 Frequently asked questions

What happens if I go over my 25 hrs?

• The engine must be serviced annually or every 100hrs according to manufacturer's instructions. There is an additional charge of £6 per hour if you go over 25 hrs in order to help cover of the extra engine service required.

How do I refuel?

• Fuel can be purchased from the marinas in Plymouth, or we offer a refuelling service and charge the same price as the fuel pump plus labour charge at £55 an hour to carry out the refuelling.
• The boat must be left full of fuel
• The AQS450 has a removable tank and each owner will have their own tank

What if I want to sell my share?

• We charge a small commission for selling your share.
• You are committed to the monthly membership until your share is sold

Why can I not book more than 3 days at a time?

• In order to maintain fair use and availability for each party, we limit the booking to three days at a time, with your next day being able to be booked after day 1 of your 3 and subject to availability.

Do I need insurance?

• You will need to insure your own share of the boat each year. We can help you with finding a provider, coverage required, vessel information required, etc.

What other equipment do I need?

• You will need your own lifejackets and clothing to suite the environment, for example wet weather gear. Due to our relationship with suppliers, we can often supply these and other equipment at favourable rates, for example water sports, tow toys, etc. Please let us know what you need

##########

Return only the lines between the one holding "engine service required." and the one holding "Do I need insurance?", inclusive, exactly as they appear above.

- Expected answer:
• The engine must be serviced annually or every 100hrs according to manufacturer's instructions. There is an additional charge of £6 per hour if you go over 25 hrs in order to help cover of the extra engine service required.

How do I refuel?

• Fuel can be purchased from the marinas in Plymouth, or we offer a refuelling service and charge the same price as the fuel pump plus labour charge at £55 an hour to carry out the refuelling.
• The boat must be left full of fuel
• The AQS450 has a removable tank and each owner will have their own tank

What if I want to sell my share?

• We charge a small commission for selling your share.
• You are committed to the monthly membership until your share is sold

Why can I not book more than 3 days at a time?

• In order to maintain fair use and availability for each party, we limit the booking to three days at a time, with your next day being able to be booked after day 1 of your 3 and subject to availability.

Do I need insurance?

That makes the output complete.